There are several ways companies can raise funds, including stocks and bonds. Corporations can also choose which kinds of stock they offer to the public. They base that decision on the type of relationship they want with shareholdersthe cost of the issue, and the need prompting the financing.
- Preferred shares are an asset class somewhere between common stocks and bonds, so they can offer companies and their investors the best of both worlds.
- Companies can get more funding with preferred shares because some investors want more consistent dividends and stronger bankruptcy protections than common shares offer.
- Some companies like to issue preferred shares because they keep the debt-to-equity ratio lower than issuing bonds and give less control to outsiders than common stocks.
Preferred Share Basics
Preference shares act as a hybrid between common stocks and bond issues. As with any produced good or service, corporations issue preferred shares because consumers—investors, in this case—want them. Investors value preference shares for their relative stability and preferred status over common shares for dividends and bankruptcy liquidation. Corporations mostly value them as a way to obtain equity financing without diluting voting rights and for their callability. Preferred stocks are also occasionally useful to firms trying to fend off hostile takeovers.

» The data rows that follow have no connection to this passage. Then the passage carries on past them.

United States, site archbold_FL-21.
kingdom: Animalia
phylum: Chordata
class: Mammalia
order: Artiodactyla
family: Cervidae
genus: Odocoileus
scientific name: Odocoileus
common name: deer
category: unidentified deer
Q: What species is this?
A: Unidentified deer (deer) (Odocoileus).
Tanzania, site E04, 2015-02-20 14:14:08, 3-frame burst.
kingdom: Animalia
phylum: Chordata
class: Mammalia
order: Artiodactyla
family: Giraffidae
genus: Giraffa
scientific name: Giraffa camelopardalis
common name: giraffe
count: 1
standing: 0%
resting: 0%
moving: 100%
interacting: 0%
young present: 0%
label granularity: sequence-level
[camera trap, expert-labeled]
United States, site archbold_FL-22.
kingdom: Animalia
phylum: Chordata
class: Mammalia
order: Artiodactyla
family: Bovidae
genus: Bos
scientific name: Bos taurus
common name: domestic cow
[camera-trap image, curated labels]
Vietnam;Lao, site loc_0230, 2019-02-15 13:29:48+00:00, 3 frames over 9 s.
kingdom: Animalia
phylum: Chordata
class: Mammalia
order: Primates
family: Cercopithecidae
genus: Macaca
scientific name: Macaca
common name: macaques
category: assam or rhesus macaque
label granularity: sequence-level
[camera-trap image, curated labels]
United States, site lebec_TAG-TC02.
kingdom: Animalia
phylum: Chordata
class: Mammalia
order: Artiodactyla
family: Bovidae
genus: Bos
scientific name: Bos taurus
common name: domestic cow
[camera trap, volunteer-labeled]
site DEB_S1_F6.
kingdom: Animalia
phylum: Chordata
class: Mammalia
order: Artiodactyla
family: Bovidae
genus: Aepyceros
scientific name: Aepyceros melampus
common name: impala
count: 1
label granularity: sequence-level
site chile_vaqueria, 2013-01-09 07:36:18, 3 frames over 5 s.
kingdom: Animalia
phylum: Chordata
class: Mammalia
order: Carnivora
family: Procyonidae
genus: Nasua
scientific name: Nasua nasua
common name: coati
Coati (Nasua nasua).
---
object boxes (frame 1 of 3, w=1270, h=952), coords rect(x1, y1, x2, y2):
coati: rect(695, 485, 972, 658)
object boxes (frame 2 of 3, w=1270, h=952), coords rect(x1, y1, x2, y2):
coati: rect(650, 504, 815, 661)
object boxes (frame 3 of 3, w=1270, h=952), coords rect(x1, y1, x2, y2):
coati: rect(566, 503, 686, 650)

Although preferred share prices are more stable than common stocks, they are also much less stable than investment-grade bonds.
In most cases, preference shares comprise a small percentage of a corporation’s total equity issues. There are two reasons for this. The first is that preferred shares are confusing to many investors (and some companies), which limits demand. The second is that common stocks and bonds are generally sufficient options for financing.
Why Investors Demand Preference Shares
Most shareholders are attracted to preferred stocks because they offer more consistent dividends than common shares and higher payments than bonds. However, these dividend payments can be deferred by the company if it falls into a period of tight cash flow or other financial hardship. This feature of preferred stock offers maximum flexibility to the company without the fear of missing a debt payment. With bond issues, a missed payment puts the company at risk of defaulting. That would cause a credit downgrade and could even force a bankruptcy.
Some preferred shareholders also have the right to convert their preferred stock into common stock at a predetermined exchange price. In the event of bankruptcy, preferred shareholders receive company assets before common shareholders.
Why Corporations Supply Preference Shares
Companies that offer preferred shares instead of issuing bonds can accomplish a lower debt-to-equity ratio. That allows them to gain significantly more future financing from new investors. A company’s debt-to-equity ratio is one of the most common metrics used to analyze the financial stability of a business. The lower this number is, the more attractive the company looks to investors. Additionally, bond issues can be a red flag for potential buyers. The strict schedule of repayments for debt obligations must be maintained, regardless of the company’s financial circumstances. Preferred stocks do not follow the same guidelines of debt repayment because they are equity issues.
Corporations also might value preference shares for their call feature. Most, but not all, preferred stock is callable. After a set date, the issuer can call the shares that pair value to avoid significant interest rate risk or opportunity cost.
Although common stock is the most flexible type of investment offered by a company, it gives shareholders more control than some business owners may feel comfortable with. Owners of preference shares do not have normal voting rights. That allows a company to issue preferred stock without upsetting controlling balances in the corporate structure. Common stock provides a degree of voting rights to shareholders, allowing them an opportunity to impact crucial managerial decisions. Companies that want to limit the control they give to stockholders while still offering equity positions in their businesses may, therefore, turn to preferred stock.
Finally, some preference shares act as “poison pills” in the event of a hostile takeover. They often take the form of a detrimental financial adjustment with the stock that can only be exercised when controlling interest changes.